A good stimulating mix for when you are studying or working hard is made by combining equal amounts of rosemary, gotu kola, and sage. Use one teaspoon of the mixture per cup, infused for five minutes.
This Mediterranean shrub was traditionally regarded as a very warming plant that was both stimulating and uplifting. The Elizabethan herbalist, John Gerard, suggested that it “comforteth the harte and maketh it merrie” while earlier writers believed that simply smelling the plant frequently would keep you young and vigorous.
The tonic action of rosemary is largely due to a stimulating substance called borneol. The herb is also strongly antioxidant to combat cell decay and has a practical and invigorating effect on our bodies.
It makes a pleasant tea for temporary fatigue and over-work and, as it is evergreen, the fresh leaves are available all year round once you have established a bush in your garden.
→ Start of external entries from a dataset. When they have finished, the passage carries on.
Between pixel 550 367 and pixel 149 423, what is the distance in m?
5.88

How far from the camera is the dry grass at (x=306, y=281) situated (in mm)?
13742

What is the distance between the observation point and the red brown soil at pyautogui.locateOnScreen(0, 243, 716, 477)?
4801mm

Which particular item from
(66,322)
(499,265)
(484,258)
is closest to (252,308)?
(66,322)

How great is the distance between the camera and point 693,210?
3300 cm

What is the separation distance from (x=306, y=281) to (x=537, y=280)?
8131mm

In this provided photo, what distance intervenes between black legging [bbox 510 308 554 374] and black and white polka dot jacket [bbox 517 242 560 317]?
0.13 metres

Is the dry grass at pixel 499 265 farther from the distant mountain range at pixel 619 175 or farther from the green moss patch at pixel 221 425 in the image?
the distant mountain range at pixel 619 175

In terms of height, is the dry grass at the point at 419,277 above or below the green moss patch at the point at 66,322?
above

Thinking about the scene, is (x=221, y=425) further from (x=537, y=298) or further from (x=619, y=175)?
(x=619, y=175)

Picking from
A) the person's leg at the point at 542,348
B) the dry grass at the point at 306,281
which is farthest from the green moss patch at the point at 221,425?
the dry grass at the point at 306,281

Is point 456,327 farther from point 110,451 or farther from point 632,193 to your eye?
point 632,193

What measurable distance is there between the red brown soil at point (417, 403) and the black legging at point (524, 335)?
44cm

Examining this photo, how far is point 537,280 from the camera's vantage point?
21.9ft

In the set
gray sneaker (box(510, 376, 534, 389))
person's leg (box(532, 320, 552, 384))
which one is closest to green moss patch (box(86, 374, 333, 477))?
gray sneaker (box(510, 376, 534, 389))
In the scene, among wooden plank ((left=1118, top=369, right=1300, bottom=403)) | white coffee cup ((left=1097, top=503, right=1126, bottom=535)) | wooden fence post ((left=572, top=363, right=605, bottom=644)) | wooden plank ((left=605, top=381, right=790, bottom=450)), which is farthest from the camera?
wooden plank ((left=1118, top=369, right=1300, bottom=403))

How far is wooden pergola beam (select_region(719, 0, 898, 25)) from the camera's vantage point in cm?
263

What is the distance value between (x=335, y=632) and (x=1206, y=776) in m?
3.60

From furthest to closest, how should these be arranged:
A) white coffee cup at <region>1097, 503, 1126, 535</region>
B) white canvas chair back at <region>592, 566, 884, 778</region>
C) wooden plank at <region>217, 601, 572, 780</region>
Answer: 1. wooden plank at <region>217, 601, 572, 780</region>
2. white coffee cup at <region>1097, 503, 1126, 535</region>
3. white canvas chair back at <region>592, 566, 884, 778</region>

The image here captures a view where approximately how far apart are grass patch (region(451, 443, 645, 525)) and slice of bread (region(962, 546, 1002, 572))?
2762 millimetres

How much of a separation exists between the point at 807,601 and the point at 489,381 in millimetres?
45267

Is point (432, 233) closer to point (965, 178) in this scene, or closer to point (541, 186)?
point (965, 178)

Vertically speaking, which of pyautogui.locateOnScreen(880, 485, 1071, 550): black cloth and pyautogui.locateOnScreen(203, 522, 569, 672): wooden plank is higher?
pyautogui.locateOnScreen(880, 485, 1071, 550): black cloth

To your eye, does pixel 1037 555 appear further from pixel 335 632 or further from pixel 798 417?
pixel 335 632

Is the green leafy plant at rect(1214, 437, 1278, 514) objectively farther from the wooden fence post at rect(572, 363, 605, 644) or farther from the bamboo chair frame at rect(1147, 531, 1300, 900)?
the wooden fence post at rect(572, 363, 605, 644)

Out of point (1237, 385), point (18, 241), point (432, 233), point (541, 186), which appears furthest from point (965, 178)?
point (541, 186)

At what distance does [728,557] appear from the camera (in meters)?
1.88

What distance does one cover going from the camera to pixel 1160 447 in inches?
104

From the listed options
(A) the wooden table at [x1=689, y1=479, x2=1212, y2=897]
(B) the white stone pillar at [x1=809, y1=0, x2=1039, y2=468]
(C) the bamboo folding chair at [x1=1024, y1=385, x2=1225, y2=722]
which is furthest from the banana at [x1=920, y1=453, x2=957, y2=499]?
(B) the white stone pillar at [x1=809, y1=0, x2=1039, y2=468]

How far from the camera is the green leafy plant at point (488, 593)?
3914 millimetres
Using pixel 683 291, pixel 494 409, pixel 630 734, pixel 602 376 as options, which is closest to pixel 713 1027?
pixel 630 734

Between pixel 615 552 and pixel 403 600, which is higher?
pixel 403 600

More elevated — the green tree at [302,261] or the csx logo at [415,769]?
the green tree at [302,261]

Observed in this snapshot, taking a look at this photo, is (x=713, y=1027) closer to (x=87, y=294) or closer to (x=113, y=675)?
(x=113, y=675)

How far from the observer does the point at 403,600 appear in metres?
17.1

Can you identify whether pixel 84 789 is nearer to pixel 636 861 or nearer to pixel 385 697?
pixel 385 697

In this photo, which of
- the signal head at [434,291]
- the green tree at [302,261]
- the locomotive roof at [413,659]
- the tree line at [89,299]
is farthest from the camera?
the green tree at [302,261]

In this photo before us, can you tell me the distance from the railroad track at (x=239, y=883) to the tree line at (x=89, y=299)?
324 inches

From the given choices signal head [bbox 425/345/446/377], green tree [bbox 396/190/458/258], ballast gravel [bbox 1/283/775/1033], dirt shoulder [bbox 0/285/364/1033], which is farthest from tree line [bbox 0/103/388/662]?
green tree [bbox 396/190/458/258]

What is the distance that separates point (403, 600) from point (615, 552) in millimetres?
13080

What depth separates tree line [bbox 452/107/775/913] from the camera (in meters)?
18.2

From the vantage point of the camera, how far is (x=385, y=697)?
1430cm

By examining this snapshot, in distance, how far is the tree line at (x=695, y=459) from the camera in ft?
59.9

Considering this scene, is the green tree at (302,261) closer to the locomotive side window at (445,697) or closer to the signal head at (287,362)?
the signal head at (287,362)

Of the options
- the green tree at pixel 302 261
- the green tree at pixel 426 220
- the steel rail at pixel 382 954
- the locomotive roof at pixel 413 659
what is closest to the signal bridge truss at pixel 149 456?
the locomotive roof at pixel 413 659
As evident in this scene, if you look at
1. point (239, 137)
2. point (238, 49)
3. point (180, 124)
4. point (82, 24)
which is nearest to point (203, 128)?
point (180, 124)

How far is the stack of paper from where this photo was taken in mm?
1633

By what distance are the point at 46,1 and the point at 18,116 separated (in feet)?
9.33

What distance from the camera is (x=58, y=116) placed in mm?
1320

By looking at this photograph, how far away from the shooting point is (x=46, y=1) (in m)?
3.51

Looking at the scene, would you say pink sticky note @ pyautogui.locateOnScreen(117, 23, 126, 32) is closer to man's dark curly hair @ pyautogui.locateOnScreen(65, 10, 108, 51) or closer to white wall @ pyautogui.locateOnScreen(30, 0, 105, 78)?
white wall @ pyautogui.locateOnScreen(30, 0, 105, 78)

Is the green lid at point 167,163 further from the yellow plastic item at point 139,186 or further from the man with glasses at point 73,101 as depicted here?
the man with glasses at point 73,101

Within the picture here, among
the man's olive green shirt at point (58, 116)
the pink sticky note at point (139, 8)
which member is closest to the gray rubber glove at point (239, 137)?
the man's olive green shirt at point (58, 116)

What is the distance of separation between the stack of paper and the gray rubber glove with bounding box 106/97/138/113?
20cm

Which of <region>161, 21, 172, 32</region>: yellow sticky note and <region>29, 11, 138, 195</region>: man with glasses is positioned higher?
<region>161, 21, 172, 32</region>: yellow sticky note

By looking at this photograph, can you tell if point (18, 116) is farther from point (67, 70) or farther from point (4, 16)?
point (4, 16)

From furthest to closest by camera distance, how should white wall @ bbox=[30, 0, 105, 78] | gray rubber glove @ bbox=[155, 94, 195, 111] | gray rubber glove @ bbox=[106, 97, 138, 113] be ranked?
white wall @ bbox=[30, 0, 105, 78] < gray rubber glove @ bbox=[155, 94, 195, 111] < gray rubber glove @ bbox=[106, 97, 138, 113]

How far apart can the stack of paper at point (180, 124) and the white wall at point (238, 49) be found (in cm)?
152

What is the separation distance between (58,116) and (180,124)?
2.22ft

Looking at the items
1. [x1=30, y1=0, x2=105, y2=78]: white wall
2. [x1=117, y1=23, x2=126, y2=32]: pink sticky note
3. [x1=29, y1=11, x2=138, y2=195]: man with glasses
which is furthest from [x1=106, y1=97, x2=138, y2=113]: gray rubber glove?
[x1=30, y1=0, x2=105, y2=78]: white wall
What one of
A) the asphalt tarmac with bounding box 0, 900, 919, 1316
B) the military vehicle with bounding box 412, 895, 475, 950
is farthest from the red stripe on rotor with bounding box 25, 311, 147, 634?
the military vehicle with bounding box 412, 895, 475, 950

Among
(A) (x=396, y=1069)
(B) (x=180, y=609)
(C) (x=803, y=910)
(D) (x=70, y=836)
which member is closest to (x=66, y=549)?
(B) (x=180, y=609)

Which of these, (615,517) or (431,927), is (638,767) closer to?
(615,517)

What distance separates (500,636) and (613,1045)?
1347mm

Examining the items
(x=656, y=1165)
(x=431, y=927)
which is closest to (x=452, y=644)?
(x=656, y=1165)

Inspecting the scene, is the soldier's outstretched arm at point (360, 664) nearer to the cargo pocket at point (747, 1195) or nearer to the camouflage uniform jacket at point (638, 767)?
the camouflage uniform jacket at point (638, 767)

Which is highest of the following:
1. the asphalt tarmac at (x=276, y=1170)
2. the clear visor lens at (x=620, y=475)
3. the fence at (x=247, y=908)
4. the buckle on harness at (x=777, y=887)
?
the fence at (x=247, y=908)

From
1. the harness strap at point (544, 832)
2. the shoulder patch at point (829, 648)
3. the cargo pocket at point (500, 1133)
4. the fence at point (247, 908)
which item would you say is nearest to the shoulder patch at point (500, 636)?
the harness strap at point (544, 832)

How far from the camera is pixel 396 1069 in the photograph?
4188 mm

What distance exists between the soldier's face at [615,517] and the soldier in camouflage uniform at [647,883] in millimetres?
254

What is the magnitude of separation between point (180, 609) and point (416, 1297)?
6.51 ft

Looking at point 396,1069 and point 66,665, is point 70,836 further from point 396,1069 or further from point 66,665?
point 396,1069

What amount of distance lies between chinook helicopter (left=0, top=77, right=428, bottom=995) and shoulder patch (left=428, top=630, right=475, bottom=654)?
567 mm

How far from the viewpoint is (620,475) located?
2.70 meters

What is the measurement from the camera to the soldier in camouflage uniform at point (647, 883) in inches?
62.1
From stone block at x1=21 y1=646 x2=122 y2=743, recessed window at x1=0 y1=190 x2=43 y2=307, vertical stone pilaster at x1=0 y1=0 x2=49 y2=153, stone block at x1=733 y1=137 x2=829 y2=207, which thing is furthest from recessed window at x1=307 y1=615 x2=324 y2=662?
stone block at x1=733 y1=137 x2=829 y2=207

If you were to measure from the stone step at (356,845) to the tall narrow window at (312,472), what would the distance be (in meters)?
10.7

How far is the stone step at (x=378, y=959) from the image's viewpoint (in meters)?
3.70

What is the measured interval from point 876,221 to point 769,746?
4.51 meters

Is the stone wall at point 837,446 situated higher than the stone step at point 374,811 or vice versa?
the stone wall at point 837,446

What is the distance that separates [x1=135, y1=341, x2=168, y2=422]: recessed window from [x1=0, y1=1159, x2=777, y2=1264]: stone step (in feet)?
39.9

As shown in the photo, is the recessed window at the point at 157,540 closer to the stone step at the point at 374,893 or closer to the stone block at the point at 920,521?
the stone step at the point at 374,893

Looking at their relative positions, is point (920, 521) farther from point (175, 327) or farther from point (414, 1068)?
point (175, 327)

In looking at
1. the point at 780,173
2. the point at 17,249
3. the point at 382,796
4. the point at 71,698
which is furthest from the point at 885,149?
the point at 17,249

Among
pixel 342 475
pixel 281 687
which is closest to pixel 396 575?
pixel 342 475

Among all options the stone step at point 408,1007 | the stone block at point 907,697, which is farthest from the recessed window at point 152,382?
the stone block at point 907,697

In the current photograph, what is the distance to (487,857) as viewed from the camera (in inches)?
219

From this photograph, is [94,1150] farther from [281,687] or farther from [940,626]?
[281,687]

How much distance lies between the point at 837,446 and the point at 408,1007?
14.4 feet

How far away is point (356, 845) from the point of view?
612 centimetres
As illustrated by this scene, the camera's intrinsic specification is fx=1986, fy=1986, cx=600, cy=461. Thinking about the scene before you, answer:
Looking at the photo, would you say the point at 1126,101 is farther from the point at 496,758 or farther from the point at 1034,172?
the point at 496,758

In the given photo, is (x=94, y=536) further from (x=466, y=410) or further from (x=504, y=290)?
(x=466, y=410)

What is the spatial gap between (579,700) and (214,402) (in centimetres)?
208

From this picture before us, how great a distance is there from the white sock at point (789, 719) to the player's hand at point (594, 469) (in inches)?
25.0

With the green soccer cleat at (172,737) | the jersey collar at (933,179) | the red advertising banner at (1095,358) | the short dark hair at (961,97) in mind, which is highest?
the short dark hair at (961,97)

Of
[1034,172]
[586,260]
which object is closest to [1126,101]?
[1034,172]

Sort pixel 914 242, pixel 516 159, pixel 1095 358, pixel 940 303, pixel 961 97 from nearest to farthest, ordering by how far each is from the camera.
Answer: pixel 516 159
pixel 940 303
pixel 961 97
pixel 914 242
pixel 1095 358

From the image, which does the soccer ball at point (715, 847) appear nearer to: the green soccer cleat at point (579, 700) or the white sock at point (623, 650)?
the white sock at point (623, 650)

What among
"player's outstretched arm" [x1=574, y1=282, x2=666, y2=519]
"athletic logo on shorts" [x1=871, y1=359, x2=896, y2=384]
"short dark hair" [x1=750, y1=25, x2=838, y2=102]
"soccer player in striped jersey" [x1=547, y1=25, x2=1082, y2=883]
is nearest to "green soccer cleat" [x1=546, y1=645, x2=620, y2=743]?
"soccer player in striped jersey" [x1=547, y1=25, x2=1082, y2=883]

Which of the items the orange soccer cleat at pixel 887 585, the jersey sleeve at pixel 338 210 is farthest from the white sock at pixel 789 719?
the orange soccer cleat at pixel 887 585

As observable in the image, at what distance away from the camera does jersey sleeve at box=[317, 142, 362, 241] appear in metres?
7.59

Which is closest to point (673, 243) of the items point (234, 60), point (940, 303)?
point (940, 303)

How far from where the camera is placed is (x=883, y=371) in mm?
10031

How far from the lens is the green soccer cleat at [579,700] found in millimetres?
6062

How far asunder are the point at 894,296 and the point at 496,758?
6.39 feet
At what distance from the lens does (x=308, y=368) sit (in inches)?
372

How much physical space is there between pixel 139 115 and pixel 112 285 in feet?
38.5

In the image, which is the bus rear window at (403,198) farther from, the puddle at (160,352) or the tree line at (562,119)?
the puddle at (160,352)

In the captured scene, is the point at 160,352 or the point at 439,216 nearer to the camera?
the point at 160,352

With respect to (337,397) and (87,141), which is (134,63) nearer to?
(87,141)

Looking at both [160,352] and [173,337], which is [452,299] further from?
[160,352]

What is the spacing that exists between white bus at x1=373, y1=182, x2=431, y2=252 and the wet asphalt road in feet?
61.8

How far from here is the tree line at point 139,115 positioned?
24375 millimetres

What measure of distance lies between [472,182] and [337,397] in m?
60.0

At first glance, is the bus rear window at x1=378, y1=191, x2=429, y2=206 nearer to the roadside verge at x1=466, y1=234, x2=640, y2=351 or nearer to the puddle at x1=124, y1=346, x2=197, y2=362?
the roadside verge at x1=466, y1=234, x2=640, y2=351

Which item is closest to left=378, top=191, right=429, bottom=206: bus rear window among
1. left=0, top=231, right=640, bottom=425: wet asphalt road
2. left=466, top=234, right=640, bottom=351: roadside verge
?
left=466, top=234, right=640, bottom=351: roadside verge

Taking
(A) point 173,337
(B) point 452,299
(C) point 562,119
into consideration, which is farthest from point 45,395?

As well as being generally stimulating, rosemary infusion is helpful for headaches, migraines, indigestion and poor circulation. The essential oil can soothe arthritis, rheumatism and muscular aches and pains, acts as a stimulant and painkiller and may be used as a hair tonic to encourage growth and restore color.
Regular cups of sage tea were once regarded as a guarantee of long life, as the old country rhyme – “he who drinks sage in May shall live for aye” – reminds us. The herb is believed to restore failing memory in the elderly. The red or purple variety is preferred by herbalists, but many members of the sage family possess similar properties.
Today the plant is known to be an antioxidant which can combat free radicals and cell decay. It is also rich in oestrogenic substances. Sage has an important affinity with the throat and mouth and makes an excellent gargle and mouthwash for many infections and inflammations. The leaves can be used in creams and ointments for minor cuts and insect bites. Sage is drying and can be used by breast-feeding mothers when weaning to reduce milk production. The Chinese use the root of another variety, Salvia miltiorrbiza as a tonic.